• [SET TASK 1]:
Copy out the stretch of the Glue catalog thread from "In my account, I" through "from EMR EC2 Cluster?", word for word.
• [SET TASK 2]:
According to the Glue catalog thread, why doesn't the asker need a second catalog ID entry in the hive-site configuration to reach the shared catalog? Answer in one to three sentences.
• [SET TASK 3]:
Continue the Glue catalog thread from the point where the text stops.

══ SOURCE DOCUMENT ══

How can use multiple catalogs in my EMR EC2 Cluster?

0

In my account, I have two Glue Catalogs (one is the default catalog, AWSDataCatalog, and another catalog is shared from a different account). How can I access the databases in both catalogs from EMR EC2 Cluster?

I have this configuration in my EMR Cluster: { "Classification": "hive-site", "Properties": { "aws.glue.catalog.separator": "/", "hive.metastore.glue.catalogid": "<my-accountid>", "hive.metastore.glue.datacatalog.enabled": "true" } }

If I have to access the catalog from a different account, do I need to have another entry for the other account ID in the configuration? Something like this:

{ "Classification": "hive-site", "Properties": { "aws.glue.catalog.separator": "/", "hive.metastore.glue.catalogid": "<my-accountid>", "hive.metastore.glue.catalogid": "<other-accountid>", "hive.metastore.glue.datacatalog.enabled": "true" } }

asked 10 days ago60 views
2 Answers
0

To use multiple catalogs in your EMR EC2 Cluster, including the default catalog in your account and a shared catalog from a different account, you don't need to specify multiple catalog IDs in a single configuration. Instead, you can use the following approach:

  1. Keep your existing configuration for the default catalog:

{ "Classification": "hive-site", "Properties": { "aws.glue.catalog.separator": "/", "hive.metastore.glue.catalogid": "<my-accountid>", "hive.metastore.glue.datacatalog.enabled": "true" } }

  1. To access the shared catalog from a different account, you don't need to add another entry in the configuration. Instead, you can specify the catalog ID (which is the AWS account ID) when querying the tables in that catalog.

═══
══ SUPPLIED INFORMATION ══

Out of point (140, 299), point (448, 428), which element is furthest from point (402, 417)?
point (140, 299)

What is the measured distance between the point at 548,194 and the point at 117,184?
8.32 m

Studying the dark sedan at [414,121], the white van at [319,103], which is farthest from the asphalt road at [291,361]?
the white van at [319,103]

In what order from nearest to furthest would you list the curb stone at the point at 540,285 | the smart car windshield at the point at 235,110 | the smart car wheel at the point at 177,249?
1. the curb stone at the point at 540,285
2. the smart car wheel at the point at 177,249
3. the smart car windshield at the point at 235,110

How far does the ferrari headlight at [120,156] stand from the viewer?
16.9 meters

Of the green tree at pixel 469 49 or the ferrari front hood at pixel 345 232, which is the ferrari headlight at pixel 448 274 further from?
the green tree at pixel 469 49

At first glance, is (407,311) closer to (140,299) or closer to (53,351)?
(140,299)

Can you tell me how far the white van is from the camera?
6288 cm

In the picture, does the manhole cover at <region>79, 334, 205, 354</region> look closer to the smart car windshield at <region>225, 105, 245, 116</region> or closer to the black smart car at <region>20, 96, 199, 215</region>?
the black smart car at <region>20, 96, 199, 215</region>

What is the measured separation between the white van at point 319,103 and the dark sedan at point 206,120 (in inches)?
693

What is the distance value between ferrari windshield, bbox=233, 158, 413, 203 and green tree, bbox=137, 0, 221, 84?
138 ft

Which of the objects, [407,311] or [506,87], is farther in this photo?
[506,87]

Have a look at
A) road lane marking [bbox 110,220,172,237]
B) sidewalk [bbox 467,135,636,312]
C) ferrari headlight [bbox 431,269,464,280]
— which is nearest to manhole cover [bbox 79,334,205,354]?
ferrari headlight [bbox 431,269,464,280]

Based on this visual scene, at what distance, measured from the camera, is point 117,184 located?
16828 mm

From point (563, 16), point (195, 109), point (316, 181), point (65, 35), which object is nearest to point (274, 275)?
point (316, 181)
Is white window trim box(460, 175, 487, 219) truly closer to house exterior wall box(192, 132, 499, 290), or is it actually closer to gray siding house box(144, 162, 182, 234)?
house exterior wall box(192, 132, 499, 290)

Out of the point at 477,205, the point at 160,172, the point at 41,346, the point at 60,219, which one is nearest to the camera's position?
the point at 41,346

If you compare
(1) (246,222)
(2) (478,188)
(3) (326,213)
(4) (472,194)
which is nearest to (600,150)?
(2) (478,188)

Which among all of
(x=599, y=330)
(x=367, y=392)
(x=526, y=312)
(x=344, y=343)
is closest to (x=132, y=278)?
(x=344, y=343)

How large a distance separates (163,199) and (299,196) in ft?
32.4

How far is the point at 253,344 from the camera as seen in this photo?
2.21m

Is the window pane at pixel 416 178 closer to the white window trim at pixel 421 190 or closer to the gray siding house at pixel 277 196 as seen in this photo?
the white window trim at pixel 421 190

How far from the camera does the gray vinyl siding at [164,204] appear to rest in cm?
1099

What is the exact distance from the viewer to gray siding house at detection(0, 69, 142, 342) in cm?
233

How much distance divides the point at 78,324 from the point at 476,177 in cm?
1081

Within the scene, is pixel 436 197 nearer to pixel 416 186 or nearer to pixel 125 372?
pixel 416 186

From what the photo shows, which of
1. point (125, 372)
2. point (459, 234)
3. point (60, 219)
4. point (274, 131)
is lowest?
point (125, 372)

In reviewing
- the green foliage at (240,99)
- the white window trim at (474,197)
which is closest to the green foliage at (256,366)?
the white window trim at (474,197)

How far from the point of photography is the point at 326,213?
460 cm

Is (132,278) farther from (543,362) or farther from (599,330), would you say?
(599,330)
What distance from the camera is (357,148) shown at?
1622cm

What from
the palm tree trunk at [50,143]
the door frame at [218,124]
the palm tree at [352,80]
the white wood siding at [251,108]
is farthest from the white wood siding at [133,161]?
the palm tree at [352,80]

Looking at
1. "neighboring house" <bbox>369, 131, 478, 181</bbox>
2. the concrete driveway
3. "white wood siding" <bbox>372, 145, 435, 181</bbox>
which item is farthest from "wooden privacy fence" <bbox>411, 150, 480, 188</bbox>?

═══

• [RIGHT ANSWER 1]:
In my account, I have two Glue Catalogs (one is the default catalog, AWSDataCatalog, and another catalog is shared from a different account). How can I access the databases in both catalogs from EMR EC2 Cluster?

• [RIGHT ANSWER 2]:
A second entry isn't needed because the catalog ID of the shared catalog, which is the other AWS account ID, can be given when querying the tables in that catalog. The existing configuration for the default catalog stays as it is.

• [RIGHT ANSWER 3]:
For example, if you want to query a table named 'mytable' in a database 'mydb' that exists in the shared catalog with account ID '111122223333', you would use a query like this:

SELECT * FROM 111122223333/mydb.mytable

The backticks and forward slash are important here. The format is catalogID/database.table.

  1. Ensure that your EMR cluster has the necessary permissions to access the shared catalog. This typically involves setting up cross-account access permissions between your account and the account that owns the shared catalog.

  2. If you're using Spark, you might need to add a similar configuration for the "spark-hive-site" classification to ensure Spark can also access the AWS Glue Data Catalog.

By using this approach, you can access databases and tables from both your default catalog and the shared catalog without needing to specify multiple catalog IDs in your configuration.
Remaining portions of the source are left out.